- **REQUIRED WORK**:
Could you reproduce the material word for word, starting at the line containing "What is at a" and ending at the line containing "Answer: the green tree at point 511,42", with both of those lines included?

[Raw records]
## Start

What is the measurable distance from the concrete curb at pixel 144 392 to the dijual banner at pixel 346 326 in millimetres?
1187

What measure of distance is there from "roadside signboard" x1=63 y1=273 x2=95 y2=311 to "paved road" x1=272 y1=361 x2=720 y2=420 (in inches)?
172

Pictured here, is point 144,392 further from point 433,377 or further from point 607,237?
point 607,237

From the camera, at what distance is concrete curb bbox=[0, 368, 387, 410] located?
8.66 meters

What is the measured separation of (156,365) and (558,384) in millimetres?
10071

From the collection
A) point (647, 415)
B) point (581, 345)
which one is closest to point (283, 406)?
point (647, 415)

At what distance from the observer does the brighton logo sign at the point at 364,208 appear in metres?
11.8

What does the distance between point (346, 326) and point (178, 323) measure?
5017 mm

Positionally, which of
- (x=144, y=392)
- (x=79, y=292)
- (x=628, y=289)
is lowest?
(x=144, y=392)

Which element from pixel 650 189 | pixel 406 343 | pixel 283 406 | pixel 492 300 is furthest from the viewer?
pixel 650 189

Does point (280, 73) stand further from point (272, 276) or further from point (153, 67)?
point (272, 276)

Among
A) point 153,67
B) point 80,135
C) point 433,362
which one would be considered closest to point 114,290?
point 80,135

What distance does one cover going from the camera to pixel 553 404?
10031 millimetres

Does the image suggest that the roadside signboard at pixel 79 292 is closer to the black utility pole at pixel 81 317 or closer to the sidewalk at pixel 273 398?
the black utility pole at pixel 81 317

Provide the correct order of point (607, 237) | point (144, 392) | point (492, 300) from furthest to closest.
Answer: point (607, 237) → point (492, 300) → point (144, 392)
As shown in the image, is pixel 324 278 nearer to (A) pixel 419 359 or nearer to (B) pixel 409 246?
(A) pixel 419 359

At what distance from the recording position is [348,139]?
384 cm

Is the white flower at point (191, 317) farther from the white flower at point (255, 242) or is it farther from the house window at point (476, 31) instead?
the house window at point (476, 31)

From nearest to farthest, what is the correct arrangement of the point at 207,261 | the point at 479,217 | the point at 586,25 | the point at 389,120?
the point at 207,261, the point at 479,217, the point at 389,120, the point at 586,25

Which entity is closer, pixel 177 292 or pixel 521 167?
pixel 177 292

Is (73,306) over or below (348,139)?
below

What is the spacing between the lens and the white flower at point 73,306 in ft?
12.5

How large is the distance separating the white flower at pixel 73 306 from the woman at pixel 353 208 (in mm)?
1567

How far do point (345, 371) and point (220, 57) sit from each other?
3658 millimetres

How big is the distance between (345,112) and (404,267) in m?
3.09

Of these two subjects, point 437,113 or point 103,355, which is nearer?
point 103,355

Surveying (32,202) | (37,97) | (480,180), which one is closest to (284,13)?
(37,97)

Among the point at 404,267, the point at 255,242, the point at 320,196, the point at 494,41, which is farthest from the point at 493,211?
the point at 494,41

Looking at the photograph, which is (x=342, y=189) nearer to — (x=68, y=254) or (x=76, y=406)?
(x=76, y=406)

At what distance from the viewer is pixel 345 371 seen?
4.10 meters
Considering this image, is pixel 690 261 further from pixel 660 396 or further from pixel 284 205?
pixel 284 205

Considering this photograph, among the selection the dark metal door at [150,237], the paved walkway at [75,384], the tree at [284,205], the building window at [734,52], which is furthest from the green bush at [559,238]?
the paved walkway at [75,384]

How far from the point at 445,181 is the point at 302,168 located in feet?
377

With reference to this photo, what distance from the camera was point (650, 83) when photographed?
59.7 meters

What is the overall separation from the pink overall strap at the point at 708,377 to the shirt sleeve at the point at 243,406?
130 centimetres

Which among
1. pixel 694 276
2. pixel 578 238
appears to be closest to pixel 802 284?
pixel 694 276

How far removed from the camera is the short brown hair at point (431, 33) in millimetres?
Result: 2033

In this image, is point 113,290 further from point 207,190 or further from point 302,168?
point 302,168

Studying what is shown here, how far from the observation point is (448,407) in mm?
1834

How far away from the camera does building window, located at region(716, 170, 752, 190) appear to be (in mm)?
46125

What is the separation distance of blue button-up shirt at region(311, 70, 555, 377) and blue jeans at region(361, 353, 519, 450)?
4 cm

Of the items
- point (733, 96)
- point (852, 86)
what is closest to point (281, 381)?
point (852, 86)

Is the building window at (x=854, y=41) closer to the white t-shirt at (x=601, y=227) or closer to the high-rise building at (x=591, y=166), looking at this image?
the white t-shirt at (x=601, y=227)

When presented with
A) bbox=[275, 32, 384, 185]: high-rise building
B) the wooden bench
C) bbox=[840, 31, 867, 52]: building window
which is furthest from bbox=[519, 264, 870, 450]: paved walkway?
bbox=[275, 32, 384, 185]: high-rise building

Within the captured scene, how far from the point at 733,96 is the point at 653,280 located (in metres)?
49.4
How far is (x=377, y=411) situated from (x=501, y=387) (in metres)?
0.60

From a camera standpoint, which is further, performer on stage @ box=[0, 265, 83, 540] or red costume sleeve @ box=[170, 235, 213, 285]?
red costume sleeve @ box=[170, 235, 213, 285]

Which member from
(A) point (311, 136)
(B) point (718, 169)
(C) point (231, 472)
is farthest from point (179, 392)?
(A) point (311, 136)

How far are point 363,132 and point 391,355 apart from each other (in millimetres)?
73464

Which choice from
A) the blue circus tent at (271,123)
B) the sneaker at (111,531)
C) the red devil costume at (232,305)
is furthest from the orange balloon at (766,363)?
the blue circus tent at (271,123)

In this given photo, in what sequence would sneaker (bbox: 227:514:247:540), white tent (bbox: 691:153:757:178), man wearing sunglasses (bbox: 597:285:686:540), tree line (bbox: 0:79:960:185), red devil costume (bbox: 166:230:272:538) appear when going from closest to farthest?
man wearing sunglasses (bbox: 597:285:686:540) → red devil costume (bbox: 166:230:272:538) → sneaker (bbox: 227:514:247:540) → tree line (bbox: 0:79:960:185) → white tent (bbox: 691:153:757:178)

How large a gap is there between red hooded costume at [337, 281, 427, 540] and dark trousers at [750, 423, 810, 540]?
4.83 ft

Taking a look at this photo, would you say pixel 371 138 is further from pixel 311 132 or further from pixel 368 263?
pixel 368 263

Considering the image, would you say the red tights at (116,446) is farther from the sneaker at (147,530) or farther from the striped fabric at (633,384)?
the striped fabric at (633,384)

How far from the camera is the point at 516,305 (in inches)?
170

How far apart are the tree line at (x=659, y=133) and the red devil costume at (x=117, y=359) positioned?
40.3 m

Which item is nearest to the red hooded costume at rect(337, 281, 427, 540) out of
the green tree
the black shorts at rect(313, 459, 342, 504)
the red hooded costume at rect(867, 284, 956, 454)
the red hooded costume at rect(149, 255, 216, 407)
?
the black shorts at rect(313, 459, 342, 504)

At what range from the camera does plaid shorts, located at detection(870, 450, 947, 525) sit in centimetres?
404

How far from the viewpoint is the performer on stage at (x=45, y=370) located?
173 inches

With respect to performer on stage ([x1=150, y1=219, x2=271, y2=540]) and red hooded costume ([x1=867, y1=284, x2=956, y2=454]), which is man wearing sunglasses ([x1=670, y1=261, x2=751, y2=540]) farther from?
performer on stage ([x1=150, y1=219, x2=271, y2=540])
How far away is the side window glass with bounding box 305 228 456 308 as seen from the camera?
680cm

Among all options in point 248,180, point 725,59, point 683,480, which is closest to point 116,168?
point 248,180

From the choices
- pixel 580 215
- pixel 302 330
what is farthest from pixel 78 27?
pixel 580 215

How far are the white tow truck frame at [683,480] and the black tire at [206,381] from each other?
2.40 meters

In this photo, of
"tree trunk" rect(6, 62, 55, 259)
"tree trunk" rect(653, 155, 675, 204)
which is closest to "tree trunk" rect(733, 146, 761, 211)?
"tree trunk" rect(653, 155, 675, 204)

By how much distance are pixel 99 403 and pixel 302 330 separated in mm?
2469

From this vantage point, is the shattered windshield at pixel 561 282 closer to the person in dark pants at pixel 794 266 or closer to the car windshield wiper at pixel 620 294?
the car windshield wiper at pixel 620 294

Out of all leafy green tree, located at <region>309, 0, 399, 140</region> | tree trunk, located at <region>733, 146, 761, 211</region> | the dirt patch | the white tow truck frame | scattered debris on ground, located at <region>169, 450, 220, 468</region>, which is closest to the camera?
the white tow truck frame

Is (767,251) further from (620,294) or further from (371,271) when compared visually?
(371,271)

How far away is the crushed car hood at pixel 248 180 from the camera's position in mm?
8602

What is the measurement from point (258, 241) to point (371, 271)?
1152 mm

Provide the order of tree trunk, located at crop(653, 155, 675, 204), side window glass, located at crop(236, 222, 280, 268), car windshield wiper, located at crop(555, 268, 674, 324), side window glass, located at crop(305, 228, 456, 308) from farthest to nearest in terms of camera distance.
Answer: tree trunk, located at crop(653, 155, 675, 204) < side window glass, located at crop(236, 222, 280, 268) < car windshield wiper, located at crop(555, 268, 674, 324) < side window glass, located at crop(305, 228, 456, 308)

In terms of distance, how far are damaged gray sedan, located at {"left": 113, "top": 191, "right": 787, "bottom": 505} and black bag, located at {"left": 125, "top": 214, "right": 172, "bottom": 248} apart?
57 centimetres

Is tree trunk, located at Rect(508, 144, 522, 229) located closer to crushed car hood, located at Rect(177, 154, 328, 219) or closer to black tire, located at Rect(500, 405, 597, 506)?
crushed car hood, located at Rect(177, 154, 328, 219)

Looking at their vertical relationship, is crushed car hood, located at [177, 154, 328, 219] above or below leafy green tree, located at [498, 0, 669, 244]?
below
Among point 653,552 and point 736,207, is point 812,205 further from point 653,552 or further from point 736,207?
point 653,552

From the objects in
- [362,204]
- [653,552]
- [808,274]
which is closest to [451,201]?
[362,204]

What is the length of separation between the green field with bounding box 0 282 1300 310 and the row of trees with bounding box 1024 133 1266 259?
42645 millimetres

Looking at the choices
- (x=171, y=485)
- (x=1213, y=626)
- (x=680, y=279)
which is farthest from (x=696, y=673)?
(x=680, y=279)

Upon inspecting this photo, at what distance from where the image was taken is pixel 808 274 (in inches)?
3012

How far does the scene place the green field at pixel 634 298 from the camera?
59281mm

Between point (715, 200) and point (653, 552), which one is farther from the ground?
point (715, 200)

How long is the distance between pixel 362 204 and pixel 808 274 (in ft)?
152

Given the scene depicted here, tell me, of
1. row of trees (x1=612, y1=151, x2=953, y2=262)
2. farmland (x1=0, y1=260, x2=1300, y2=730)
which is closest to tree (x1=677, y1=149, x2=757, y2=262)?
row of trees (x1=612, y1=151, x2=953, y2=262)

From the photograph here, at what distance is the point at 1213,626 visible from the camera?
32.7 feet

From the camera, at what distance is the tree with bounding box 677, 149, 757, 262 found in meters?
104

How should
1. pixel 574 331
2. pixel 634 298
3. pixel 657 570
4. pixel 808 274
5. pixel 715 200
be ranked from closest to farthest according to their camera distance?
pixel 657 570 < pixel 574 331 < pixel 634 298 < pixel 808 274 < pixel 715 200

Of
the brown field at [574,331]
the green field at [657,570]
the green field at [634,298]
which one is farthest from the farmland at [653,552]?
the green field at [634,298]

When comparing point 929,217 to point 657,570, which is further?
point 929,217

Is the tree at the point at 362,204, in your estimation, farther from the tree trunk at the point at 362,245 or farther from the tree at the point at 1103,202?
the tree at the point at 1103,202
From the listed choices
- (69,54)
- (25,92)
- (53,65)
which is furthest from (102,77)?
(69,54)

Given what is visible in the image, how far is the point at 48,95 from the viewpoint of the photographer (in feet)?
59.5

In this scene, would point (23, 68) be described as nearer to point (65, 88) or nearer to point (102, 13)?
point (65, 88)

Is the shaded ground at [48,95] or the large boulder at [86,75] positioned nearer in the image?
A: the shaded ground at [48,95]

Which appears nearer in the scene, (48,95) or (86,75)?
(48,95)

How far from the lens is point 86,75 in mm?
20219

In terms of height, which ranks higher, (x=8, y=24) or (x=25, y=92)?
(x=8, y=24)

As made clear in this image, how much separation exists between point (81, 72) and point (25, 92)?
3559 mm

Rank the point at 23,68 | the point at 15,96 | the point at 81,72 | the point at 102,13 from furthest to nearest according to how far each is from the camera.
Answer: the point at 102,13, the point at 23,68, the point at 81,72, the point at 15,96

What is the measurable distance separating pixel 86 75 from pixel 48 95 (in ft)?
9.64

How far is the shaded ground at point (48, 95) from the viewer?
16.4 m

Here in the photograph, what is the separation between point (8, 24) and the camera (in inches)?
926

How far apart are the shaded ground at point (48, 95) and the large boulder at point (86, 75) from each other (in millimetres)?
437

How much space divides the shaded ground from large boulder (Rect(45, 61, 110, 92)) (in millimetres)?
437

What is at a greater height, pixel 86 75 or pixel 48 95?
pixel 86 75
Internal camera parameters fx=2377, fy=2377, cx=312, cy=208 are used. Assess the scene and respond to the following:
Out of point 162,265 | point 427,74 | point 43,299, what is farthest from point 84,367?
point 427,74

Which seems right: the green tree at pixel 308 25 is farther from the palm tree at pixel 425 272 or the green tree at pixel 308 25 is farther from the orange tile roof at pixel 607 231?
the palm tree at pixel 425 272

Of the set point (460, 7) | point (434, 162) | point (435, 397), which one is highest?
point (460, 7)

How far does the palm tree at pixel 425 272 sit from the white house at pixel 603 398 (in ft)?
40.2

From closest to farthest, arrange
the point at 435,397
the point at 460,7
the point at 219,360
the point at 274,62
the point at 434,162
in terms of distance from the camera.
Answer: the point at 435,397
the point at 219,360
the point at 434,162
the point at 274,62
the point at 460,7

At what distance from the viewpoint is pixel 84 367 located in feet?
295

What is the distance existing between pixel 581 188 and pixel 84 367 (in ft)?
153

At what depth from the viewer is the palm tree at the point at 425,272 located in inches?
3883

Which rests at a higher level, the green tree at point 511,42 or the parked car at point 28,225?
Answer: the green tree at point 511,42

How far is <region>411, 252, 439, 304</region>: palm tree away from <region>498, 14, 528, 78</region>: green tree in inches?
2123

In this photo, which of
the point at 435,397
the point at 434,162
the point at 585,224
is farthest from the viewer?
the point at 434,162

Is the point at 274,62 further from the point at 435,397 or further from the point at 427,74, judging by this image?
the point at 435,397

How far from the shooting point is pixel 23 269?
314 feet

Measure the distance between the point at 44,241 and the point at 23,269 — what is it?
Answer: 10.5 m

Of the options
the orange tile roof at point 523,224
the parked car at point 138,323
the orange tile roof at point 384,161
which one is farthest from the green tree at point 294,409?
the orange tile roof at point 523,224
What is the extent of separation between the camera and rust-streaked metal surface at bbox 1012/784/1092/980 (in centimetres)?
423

## End

- **TASK ANSWER**:
What is at a greater height, pixel 86 75 or pixel 48 95?
pixel 86 75
Internal camera parameters fx=2377, fy=2377, cx=312, cy=208 are used. Assess the scene and respond to the following:
Out of point 162,265 | point 427,74 | point 43,299, what is farthest from point 84,367?
point 427,74

Which seems right: the green tree at pixel 308 25 is farther from the palm tree at pixel 425 272 or the green tree at pixel 308 25 is farther from the orange tile roof at pixel 607 231?
the palm tree at pixel 425 272

Of the set point (460, 7) | point (434, 162) | point (435, 397), which one is highest?
point (460, 7)

How far does the palm tree at pixel 425 272 sit from the white house at pixel 603 398 (in ft)?
40.2

From closest to farthest, arrange
the point at 435,397
the point at 460,7
the point at 219,360
the point at 274,62
the point at 434,162
in terms of distance from the camera.
Answer: the point at 435,397
the point at 219,360
the point at 434,162
the point at 274,62
the point at 460,7

At what distance from the viewpoint is pixel 84 367 located in feet?
295

What is the distance existing between pixel 581 188 and pixel 84 367 (in ft)?
153

At what depth from the viewer is the palm tree at the point at 425,272 located in inches?
3883

Which rests at a higher level, the green tree at point 511,42 or the parked car at point 28,225?
Answer: the green tree at point 511,42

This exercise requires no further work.